#### [Records from a dataset]
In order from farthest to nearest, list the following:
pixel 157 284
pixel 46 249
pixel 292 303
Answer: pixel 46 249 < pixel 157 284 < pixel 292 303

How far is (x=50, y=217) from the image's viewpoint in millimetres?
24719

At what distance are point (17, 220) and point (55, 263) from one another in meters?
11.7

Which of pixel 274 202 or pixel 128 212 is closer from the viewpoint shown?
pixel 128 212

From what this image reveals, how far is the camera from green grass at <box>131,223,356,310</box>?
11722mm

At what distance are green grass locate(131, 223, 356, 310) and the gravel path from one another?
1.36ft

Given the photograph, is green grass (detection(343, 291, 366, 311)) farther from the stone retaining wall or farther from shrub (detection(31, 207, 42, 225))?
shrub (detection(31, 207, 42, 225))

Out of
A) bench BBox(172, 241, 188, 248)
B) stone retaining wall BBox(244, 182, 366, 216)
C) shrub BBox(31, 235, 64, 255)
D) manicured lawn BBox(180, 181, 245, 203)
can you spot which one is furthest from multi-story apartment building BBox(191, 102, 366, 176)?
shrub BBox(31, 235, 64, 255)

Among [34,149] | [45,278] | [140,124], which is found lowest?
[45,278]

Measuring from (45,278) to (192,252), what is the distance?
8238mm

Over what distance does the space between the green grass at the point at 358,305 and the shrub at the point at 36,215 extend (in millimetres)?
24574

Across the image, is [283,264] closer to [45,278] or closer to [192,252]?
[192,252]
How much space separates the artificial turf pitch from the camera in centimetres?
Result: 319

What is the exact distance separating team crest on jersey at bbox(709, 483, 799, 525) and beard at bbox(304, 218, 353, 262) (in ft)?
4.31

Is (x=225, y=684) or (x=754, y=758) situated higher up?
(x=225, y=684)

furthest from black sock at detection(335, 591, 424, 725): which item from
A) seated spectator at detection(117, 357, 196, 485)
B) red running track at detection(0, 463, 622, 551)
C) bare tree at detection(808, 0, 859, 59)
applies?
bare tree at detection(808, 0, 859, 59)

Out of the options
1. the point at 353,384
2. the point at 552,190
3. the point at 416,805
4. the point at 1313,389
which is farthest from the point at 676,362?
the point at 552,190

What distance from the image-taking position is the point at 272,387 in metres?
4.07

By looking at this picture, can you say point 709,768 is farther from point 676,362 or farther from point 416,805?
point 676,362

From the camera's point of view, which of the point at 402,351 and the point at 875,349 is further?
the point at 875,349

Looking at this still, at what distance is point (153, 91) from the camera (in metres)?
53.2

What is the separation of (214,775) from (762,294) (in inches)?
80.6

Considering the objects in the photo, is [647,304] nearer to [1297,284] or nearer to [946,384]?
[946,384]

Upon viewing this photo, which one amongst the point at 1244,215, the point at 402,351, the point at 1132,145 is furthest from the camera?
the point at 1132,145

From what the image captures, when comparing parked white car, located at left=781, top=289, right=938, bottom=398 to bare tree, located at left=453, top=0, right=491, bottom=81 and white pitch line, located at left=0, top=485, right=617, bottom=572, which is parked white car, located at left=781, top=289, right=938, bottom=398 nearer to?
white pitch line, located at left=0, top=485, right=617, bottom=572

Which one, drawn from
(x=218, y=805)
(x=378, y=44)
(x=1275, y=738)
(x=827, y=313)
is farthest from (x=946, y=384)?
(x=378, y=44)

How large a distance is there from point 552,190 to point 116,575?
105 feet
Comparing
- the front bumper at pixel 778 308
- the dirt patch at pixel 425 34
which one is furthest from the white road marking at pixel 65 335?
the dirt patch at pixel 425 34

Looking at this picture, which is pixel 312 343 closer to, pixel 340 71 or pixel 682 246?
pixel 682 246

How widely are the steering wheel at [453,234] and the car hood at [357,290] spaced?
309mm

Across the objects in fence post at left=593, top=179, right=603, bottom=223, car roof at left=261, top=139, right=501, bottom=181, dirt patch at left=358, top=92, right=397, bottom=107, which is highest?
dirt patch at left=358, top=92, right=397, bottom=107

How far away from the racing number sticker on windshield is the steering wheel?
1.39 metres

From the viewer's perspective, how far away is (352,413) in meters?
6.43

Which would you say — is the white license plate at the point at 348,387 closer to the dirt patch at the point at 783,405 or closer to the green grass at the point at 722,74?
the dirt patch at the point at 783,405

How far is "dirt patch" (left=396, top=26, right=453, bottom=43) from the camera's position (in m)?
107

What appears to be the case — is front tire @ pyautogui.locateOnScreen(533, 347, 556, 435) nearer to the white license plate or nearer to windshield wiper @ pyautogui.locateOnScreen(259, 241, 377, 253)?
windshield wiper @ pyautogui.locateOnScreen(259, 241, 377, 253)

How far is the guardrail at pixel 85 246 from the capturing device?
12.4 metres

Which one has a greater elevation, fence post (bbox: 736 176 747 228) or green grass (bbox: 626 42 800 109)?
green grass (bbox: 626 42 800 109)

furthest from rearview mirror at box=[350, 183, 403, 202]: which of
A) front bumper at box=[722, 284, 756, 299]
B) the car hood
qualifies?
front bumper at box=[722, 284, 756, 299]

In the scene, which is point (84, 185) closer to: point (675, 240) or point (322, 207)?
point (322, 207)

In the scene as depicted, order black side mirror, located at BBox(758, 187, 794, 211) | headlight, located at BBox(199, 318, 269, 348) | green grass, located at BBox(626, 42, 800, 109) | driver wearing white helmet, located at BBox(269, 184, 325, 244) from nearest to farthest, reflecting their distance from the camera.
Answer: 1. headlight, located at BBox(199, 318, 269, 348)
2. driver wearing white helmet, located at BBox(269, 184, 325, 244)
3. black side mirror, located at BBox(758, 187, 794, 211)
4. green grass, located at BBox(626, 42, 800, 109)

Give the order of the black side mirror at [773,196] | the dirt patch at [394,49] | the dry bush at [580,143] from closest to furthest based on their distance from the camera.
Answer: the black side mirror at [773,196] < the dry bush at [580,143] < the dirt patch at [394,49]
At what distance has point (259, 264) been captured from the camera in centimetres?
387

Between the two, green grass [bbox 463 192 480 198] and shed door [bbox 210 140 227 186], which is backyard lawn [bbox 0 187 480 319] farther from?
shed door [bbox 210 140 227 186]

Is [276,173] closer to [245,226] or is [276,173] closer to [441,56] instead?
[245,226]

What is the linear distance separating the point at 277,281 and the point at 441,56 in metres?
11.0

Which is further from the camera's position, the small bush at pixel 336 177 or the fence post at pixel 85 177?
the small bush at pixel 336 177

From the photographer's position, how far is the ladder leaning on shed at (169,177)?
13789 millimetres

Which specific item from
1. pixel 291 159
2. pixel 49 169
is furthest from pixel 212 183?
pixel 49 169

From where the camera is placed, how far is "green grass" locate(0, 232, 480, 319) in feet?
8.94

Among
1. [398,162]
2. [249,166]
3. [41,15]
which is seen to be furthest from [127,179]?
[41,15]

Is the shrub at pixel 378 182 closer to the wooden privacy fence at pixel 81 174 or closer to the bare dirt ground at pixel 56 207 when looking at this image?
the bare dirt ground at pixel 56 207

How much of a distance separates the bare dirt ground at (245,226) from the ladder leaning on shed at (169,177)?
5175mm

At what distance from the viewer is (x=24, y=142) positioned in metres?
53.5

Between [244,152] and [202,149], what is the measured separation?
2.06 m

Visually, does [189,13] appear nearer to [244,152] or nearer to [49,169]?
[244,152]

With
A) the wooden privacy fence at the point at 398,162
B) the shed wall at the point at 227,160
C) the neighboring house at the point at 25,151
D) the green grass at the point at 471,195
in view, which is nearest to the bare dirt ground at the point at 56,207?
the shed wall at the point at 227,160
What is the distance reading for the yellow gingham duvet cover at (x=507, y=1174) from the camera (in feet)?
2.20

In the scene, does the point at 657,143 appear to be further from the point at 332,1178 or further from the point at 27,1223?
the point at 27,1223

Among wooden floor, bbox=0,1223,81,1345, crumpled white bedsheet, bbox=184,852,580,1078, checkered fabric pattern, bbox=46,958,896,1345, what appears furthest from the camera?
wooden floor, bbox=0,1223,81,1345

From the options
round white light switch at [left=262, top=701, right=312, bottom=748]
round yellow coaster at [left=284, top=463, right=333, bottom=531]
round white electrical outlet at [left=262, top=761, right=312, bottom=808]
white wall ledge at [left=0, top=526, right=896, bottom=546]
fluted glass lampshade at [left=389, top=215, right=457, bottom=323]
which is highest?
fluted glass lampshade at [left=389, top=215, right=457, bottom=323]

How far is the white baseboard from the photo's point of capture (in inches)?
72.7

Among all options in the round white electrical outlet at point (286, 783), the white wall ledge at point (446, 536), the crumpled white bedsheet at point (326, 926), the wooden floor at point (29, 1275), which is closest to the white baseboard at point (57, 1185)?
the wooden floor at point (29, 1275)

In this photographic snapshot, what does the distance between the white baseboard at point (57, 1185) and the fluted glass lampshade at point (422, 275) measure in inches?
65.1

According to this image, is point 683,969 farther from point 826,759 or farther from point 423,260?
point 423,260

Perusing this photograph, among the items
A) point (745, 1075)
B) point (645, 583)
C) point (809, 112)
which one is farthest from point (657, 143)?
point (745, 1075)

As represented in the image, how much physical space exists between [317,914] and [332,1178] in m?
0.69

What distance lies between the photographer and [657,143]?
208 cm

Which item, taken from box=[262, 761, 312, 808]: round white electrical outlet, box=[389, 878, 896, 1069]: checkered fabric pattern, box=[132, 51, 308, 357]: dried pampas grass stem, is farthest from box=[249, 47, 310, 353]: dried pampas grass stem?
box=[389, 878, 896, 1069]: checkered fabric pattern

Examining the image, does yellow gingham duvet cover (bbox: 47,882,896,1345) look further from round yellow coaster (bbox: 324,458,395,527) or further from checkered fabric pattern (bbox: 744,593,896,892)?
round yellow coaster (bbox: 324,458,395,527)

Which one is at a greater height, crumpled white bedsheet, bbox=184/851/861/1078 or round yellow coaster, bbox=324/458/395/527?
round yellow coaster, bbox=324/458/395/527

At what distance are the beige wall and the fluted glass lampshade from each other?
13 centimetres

#### [Given request]
Each line from the one containing "Examining the image, does" to the end of the listing above should be copied exactly, and nothing else.

#### [Task answer]
Examining the image, does yellow gingham duvet cover (bbox: 47,882,896,1345) look further from round yellow coaster (bbox: 324,458,395,527) or further from checkered fabric pattern (bbox: 744,593,896,892)?
round yellow coaster (bbox: 324,458,395,527)

Which one is at a greater height, crumpled white bedsheet, bbox=184/851/861/1078 or round yellow coaster, bbox=324/458/395/527?
round yellow coaster, bbox=324/458/395/527

At what distance are the beige wall and the fluted glass lampshade from each other?
13 centimetres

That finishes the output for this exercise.